THOUGHTS ABOUT SOLUTION WITH CODE
There is such a thing as getting the answer without solving the problem. Emulating the described steps as a brute force "solution" in code is an example.
Applying the mathematical result and some programming technique produces code that uses minimal resources in both time and space (without arrays or recursion stack) that are fixed regardless of list length, and can be optimized by replacing floating point calculations with pure fixed point operations. This lends some depth to the programming side of the solution. The brute force step emulation examples regardless of number of lines of code used all negate the value of the problem both as a math exercise and a programming exercise.
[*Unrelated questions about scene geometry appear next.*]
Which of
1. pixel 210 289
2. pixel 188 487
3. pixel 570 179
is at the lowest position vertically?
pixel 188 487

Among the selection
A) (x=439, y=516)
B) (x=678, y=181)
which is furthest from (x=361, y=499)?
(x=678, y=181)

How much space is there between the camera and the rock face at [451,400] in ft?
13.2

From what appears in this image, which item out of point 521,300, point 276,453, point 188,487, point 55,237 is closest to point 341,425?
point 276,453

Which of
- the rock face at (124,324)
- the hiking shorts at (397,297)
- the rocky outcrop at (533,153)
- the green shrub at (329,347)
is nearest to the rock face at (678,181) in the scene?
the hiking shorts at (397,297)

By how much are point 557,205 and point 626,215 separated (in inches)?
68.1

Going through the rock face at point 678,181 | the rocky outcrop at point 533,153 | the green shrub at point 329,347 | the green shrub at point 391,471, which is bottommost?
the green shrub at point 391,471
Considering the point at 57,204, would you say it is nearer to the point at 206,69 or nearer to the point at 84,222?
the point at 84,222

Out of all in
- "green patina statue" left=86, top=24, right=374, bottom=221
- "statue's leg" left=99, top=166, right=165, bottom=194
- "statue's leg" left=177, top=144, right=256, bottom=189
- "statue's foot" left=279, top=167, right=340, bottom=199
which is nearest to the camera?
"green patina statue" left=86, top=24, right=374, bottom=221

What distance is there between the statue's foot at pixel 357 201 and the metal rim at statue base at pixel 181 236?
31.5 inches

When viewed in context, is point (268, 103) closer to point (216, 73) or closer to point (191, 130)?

That is the objection to most if not all of the program code "solutions".
After the first 2 steps, the remaining numbers are:
2, 6, 10, 14, 18, 22, 26, 30, ... ( the difference between the numbers is 4)
After 2 more steps the numbers remaining are:
6, 22, 38, 50, ... ( the difference between these numbers is 4x4= 16)
After the next 2 steps, we get:
22, 86, 150,...( the difference is 16x4= 64)
After 2 more steps, we get:
86, 342, 598,... ( difference of 64x4=256)
342, 1366, 2390,... (difference is 256x4= 1024)
1366, 5462, 9558 (difference 1024x4=4096)
The number after 9558 exceeds 12345. ( 9558+4096=13654)
In the next step, the numbers in the odd positions have to be removed. Hence, the answer is 5462
I am not good in mathematics so this is my approach programmatically:
Array starts as [ i ] where i spans from 1 to 12345 First Value: F=1 Spacing: S=1 [1,2,3,......]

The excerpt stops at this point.